Connected streetlights can let municipalities adjust the light on the street. If the City of Chicago has 300,000 light poles and has a way to know exactly the condition of each of these lights and for the lights to be intelligent to control the level of light below on the street, it will save administration and management time and electricity but still give the optimal amount of light.  
Q. Besides Cisco’s sponsorship of the 1871 tech incubator and your board seat on the Chicago Innovation Awards, how do you work with startups?
A. We look for the complementary portions of our solutions. A company from the Bay Area called Streetline (Inc.) is our partner for parking management. We have a few programs that we focus on startups. Last year, we announced a $100 million Internet of Everything investment fund, investing into startups at the early stage that have gone through the seed-funding round.
For the Internet of Things World Forum in October in Chicago, we have an IOE grant challenge. We are going to announce the winner, who will get seed funding with no strings attached. We are also partners of the Chicago Innovation Exchange, another incubator being built out of the University of Chicago. Cisco has sponsored its entrepreneur-in-residence. We will not only provide funding for a few of those finalists to start having their ideas built, we’ll also provide them mentorship, technology and space.
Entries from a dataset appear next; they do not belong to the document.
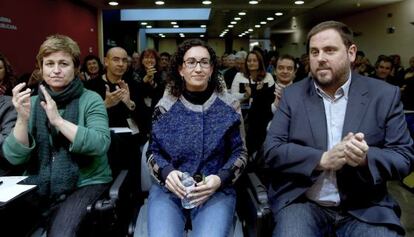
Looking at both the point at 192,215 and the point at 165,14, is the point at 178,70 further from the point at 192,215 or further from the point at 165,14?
the point at 165,14

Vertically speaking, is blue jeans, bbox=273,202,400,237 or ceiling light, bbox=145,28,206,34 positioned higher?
ceiling light, bbox=145,28,206,34

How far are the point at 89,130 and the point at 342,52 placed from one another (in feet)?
4.45

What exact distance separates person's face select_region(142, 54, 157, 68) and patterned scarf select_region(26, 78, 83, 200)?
2567 mm

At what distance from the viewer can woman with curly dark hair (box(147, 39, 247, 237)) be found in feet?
6.57

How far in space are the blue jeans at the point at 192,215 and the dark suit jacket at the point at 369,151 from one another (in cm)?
26

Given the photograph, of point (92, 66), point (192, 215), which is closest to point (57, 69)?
point (192, 215)

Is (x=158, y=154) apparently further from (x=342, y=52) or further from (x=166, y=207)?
(x=342, y=52)

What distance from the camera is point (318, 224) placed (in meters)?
1.90

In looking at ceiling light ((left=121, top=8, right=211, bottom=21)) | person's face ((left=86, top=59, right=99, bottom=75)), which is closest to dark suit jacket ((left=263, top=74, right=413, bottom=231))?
person's face ((left=86, top=59, right=99, bottom=75))

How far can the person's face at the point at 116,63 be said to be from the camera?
3525 millimetres

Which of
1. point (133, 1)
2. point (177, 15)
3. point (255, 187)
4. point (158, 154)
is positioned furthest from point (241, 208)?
point (177, 15)

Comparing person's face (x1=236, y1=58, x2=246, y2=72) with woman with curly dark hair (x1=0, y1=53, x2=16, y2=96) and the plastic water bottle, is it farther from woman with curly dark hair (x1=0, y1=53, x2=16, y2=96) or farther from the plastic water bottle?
the plastic water bottle

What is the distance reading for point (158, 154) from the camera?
2.26 meters

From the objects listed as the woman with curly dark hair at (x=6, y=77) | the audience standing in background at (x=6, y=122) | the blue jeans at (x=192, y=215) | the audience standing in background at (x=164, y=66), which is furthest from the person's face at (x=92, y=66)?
the blue jeans at (x=192, y=215)
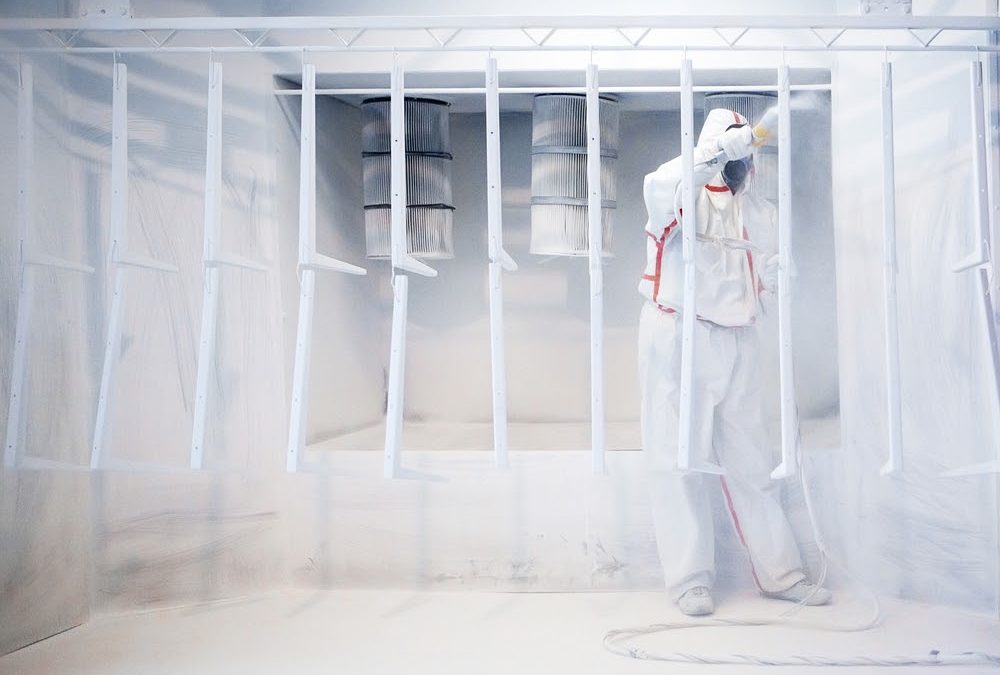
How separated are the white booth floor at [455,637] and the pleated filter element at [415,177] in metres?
1.14

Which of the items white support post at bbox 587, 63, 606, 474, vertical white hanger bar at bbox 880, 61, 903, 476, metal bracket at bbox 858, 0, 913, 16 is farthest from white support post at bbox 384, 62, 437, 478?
metal bracket at bbox 858, 0, 913, 16

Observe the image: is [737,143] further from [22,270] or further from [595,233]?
[22,270]

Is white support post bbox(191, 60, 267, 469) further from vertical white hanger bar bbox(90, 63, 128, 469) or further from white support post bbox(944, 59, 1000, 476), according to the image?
white support post bbox(944, 59, 1000, 476)

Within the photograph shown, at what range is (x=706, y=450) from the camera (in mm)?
2891

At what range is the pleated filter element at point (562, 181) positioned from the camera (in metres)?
3.15

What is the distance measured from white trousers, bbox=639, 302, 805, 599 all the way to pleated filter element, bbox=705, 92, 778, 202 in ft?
1.64

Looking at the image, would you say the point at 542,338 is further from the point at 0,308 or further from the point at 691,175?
the point at 0,308

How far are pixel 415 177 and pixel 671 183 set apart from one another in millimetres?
871

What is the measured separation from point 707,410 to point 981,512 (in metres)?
0.83

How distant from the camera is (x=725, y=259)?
111 inches

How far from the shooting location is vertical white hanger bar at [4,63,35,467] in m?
2.44

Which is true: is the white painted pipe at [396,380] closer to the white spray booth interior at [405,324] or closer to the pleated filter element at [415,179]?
the white spray booth interior at [405,324]

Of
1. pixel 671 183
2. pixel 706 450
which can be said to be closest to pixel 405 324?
pixel 671 183

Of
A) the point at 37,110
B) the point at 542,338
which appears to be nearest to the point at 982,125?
the point at 542,338
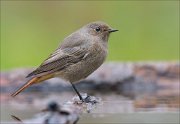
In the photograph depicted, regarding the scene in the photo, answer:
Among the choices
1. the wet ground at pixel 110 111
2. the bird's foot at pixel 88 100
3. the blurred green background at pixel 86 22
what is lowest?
the bird's foot at pixel 88 100

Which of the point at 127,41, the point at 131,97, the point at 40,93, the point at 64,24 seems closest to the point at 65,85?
the point at 40,93

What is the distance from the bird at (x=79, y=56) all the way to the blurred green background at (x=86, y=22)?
5.69m

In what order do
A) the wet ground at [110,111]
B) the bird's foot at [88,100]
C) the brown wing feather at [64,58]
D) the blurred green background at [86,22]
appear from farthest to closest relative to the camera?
the blurred green background at [86,22]
the wet ground at [110,111]
the brown wing feather at [64,58]
the bird's foot at [88,100]

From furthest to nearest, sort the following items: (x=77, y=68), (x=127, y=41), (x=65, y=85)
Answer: (x=127, y=41) → (x=65, y=85) → (x=77, y=68)

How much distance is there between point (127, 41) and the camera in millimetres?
15188

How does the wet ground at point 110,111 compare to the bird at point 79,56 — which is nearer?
the bird at point 79,56

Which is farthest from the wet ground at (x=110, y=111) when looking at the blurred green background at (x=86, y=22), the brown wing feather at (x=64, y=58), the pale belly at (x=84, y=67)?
the blurred green background at (x=86, y=22)

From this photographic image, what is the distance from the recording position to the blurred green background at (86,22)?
48.0 feet

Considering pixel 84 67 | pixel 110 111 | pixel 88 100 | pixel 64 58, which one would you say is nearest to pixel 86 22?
pixel 110 111

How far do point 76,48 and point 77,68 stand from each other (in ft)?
0.81

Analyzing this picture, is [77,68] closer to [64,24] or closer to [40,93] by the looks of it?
[40,93]

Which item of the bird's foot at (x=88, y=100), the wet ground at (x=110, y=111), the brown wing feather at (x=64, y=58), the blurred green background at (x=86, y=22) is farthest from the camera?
the blurred green background at (x=86, y=22)

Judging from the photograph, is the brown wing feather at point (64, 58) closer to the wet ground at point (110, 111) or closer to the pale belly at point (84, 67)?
the pale belly at point (84, 67)

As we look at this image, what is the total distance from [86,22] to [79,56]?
799cm
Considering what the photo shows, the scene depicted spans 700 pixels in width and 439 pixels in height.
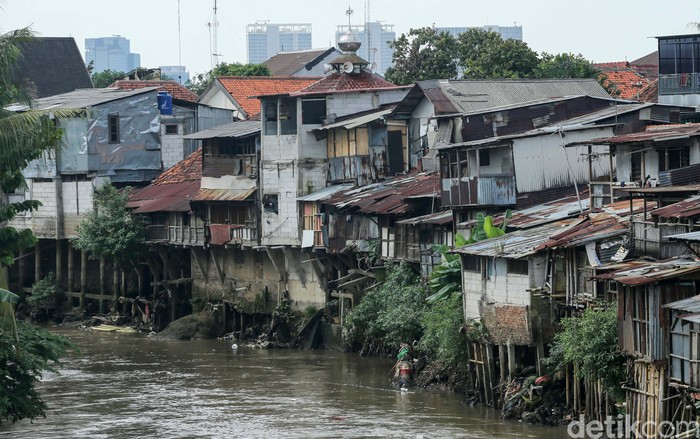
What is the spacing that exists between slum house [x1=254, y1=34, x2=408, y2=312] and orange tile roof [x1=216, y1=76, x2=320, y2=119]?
16176mm

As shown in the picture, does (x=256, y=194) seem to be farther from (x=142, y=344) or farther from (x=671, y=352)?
(x=671, y=352)

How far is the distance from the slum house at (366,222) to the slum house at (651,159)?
7210 millimetres

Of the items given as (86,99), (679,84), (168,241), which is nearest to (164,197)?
(168,241)

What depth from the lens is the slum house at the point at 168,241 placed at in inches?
2237

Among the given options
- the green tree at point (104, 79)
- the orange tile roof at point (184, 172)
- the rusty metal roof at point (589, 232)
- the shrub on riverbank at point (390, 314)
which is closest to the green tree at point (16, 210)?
the rusty metal roof at point (589, 232)

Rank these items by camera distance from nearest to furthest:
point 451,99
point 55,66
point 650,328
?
point 650,328
point 451,99
point 55,66

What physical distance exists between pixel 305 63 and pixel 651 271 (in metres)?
52.1

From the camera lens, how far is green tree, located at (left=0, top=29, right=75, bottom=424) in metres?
31.3

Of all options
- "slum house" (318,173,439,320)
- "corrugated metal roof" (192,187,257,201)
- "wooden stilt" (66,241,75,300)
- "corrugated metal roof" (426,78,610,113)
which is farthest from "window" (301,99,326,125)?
"wooden stilt" (66,241,75,300)

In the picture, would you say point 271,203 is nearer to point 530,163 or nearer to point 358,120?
point 358,120

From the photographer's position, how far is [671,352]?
28.5 meters

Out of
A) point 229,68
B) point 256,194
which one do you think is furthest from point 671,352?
point 229,68

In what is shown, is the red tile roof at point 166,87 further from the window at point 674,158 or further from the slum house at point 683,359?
the slum house at point 683,359

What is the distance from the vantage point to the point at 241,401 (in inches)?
1569
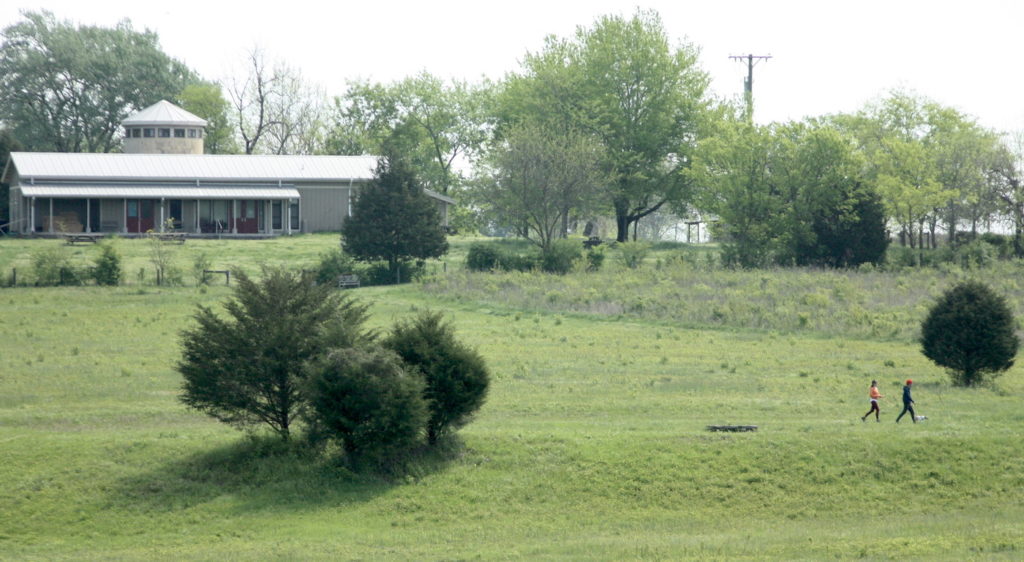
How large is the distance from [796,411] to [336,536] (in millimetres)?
11177

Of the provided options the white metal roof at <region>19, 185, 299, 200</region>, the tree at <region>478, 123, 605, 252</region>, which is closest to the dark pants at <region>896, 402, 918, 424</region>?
the tree at <region>478, 123, 605, 252</region>

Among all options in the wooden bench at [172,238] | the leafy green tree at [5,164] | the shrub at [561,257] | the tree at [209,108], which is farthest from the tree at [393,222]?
the tree at [209,108]

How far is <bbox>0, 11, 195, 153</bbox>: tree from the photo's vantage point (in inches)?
3484

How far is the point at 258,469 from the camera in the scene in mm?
19484

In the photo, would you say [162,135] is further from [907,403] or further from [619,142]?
[907,403]

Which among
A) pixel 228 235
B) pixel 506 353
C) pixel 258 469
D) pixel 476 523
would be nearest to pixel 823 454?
pixel 476 523

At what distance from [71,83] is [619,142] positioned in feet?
154

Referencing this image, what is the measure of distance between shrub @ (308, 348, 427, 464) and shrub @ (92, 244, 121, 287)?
28341mm

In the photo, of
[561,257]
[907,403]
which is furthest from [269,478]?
[561,257]

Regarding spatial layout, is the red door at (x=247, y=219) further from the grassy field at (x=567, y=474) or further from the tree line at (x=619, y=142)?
the grassy field at (x=567, y=474)

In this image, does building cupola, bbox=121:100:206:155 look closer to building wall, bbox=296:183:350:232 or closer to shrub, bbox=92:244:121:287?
building wall, bbox=296:183:350:232

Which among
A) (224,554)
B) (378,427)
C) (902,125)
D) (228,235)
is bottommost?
(224,554)

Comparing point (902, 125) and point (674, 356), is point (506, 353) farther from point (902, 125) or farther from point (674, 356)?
point (902, 125)

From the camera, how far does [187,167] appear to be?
217ft
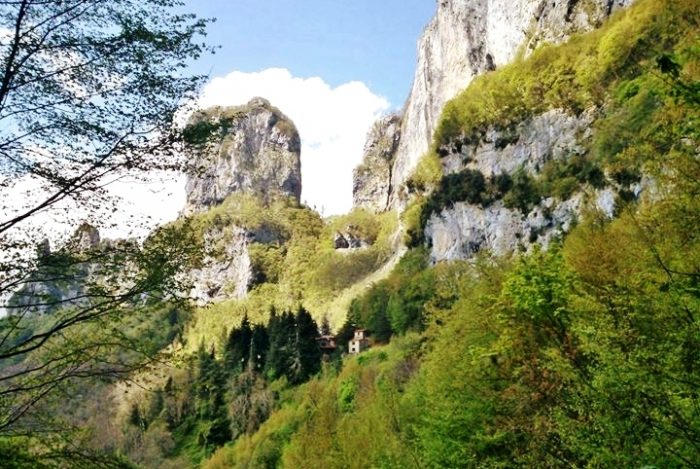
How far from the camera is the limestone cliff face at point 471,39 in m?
64.8

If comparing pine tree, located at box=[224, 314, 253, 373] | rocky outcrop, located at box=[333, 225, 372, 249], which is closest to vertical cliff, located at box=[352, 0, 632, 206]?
rocky outcrop, located at box=[333, 225, 372, 249]

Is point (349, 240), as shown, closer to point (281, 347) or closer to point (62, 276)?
point (281, 347)

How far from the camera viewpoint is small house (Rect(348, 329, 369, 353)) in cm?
7094

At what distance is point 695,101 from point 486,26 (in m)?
89.8

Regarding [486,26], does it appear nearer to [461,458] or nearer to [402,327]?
[402,327]

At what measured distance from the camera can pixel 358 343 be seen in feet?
234

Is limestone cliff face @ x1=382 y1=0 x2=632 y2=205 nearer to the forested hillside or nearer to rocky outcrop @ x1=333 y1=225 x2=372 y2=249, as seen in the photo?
the forested hillside

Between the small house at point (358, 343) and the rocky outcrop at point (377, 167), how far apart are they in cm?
8656

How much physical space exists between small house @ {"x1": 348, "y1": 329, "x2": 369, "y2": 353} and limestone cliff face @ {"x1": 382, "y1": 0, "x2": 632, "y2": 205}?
39.4 m

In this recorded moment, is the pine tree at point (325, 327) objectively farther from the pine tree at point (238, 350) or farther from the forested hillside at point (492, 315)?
the pine tree at point (238, 350)

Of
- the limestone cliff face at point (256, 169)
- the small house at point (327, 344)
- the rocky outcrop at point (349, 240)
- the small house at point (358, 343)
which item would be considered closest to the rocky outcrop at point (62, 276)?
the small house at point (358, 343)

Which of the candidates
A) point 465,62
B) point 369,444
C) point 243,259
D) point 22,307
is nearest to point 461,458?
point 369,444

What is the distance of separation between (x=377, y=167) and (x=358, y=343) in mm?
98990

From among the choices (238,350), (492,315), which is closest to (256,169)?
(238,350)
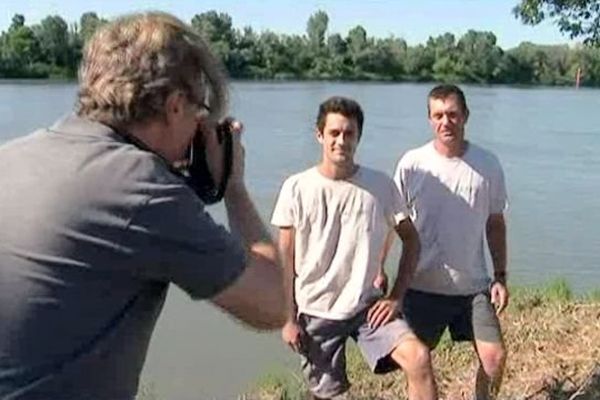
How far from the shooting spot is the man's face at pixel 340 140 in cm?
435

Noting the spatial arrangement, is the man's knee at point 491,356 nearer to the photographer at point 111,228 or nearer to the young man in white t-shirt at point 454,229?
the young man in white t-shirt at point 454,229

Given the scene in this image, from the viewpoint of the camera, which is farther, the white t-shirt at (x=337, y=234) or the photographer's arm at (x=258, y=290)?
the white t-shirt at (x=337, y=234)

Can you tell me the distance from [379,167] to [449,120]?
14059 mm

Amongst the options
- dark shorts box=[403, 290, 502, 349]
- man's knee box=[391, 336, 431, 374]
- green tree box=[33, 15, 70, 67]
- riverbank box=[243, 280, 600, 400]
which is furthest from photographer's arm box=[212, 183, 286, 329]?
green tree box=[33, 15, 70, 67]

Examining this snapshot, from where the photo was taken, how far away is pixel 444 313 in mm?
4848

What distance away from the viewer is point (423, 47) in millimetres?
61125

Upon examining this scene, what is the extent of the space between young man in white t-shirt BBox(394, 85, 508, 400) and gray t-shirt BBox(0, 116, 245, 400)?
10.2 ft

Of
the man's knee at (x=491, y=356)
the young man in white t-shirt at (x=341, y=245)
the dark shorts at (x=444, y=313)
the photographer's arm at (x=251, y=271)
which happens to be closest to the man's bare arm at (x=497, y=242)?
the dark shorts at (x=444, y=313)

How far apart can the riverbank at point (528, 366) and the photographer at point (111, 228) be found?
3.80 meters

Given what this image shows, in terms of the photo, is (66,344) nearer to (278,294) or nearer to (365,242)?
(278,294)

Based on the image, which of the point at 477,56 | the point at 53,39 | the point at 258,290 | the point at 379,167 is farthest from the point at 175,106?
the point at 477,56

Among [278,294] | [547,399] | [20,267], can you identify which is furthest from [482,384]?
[20,267]

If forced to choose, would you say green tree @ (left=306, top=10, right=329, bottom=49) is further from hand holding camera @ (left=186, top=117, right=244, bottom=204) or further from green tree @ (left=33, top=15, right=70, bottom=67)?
hand holding camera @ (left=186, top=117, right=244, bottom=204)

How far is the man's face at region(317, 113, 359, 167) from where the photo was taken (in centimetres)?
435
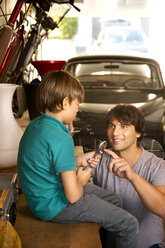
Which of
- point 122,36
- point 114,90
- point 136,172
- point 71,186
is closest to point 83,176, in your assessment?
point 71,186

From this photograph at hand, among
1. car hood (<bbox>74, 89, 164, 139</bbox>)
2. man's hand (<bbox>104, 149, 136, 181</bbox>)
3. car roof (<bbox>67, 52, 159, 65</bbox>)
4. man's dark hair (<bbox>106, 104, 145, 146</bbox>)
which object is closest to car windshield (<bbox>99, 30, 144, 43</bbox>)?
car roof (<bbox>67, 52, 159, 65</bbox>)

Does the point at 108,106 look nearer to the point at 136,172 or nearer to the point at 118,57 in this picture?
the point at 118,57

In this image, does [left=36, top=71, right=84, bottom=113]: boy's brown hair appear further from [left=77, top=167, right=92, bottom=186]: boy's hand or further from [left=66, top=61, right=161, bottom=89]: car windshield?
[left=66, top=61, right=161, bottom=89]: car windshield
Q. What’s the biggest opportunity for Chicago to tackle next?
A. The next technology challenge the city can or should do is to leverage what I call their existing fiber layout. Right now every agency has its own connectivity. Barcelona took a 500-acre area called 22@. Twenty years ago, it was an industrial warehouse area like what the far South Side of Chicago is. They completely revamped the area by building an innovation district. Chicago has a similar opportunity with the Chicago Innovation Exchange opening on 53rd Street.
There is this huge land on the South Side called Chicago Lakeside, the old U.S. Steel mill, which is (about) 600 acres of vacant land. Cisco is the technology master planner for that land. With a little incentive and push from the city, county and state governments to incentivize development of that, the South Side would completely transform if (it were) developed over the next 15 to 20 years the way Barcelona did.